Friday, June 27, 2008

So You Want Your Code to Be Asynchronous? A Twisted Interview

Prologue

This blog post was taken from a chat on a Divmod IRC channel couple weeks ago. Let's start with my opening comments to JP about what I hoped we could accomplish in the interview.

[1:47pm] oubiwann:exarkun: developers/users have started to understand Twisted, see the benefits of an async paradigm, and want to start writing their code making the best possible use of twisted's event driven nature
[1:48pm] oubiwann:they know how to write code using deferreds, and they're ready to get writing...
[1:48pm] oubiwann:except they're not
[1:48pm] oubiwann:because they don't know python internals
[1:49pm] oubiwann:they don't know what python can actually be used with deferreds because they don't know what requirements there are for python code that it be non-blocking in the reactor
[1:50pm] oubiwann:so you're going to help us understand the pitfalls
[1:50pm] oubiwann:how to make best guesses
[1:50pm] oubiwann:and where to look to get definitive answers

Change Your Mind


Before we go any further, I want to share a few comments and answer two questions: "Who is this for?" and "What do I need to know for this to mean something to me?" This post is for anyone who wants to write async code with Twisted and the answer to the second question is open-ended.

Let me start with what is often interpreted as effrontery: read the source code. Despite how that may have sounded, it's not another RTFM quip. The Twisted source code was specifically designed to be read (well, the code from the last two years, anyway). It was designed to be read, re-read, absorbed, pondered, and turned into living memes in your brain.

Understanding tricky topics in conceptually dense fields such as mathematics, physics, and advanced programming requires immersion. When we commit to really learning something difficult in programming, when we take the big step and dive in, we are surrounded by code. At a conceptual level, I mean that literally: it is a spacial experience. This is not something that is typically taught... the lucky few are able to do this their on the own; the rest have to slowly build their intuition through experience in order to get comfortable and be productive in code space.

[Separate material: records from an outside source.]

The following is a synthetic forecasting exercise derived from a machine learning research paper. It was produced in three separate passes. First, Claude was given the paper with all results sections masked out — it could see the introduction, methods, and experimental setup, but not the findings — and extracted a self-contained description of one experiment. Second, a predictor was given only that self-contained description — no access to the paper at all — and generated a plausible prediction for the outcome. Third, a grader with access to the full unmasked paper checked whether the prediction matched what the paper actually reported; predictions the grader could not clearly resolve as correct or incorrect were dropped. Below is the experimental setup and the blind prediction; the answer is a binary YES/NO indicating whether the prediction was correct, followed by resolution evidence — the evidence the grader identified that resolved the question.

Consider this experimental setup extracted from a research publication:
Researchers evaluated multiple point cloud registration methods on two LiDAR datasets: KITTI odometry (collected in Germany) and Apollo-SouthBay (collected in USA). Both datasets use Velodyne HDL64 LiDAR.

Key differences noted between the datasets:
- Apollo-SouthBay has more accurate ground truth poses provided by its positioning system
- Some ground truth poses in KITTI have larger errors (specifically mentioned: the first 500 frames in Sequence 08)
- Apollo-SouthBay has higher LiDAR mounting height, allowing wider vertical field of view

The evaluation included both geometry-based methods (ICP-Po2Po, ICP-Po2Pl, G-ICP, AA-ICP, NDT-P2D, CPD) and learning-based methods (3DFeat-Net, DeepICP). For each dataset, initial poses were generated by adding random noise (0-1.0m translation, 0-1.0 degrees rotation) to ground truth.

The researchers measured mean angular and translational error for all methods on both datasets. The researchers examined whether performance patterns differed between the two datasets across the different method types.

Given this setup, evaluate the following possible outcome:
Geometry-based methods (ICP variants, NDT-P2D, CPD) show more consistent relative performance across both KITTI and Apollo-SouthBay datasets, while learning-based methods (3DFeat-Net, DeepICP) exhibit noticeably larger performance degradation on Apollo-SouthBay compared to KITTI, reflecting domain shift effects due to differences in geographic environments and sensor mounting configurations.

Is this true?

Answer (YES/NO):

Our school systems tend to train us along very linear lines: there's a right answer, and a wrong answer. Don't rock the boat. Don't make the teacher uncomfortable. Follow the rules, do your homework, and don't ask too many questions. We carry these habits with us into our professional lives, and it can be quite the task to overcome such a mindset.

Experience is multidimensional. Learning is experience, not rules. When you really jump into this stuff, it will surround you. You will have an experience of the code. For me, that is a mental experience akin to looking at something from the perspective of three dimensions versus two. When I've not dedicated myself to understanding a problem, the domain, or the tools of the domain, everything looks very flat to me. It's hard to muddle through. I feel like I have no depth perception and I get easily frustrated.

When I do take the time, when I make the investment of attention and interest, the problem spaces really do become spaces, ones where my mind has a much greater freedom of movement. It's not smart people who do this kind of thing, it's committed people. Your mind is your world and it's up to you to make it what you want. No one on a mail list or IRC channel can do that for you. They can help you with the rules, provide you with valuable moral support, and guide you along the way. However, a direct experience of the code as a living world of mind comes from taking many brave leaps into the unknown.

Interview in a Blender

Jean-Paul Calderone graciously set aside some time to talk with me about creating asynchronous code in Python, particularly, using the Twisted framework. As has been said many times before, simply using Twisted or deferreds doesn't make your code asynchronous. As with any tricky problem, you have to put some time and thought into what you want to accomplish and how you want to accomplish it.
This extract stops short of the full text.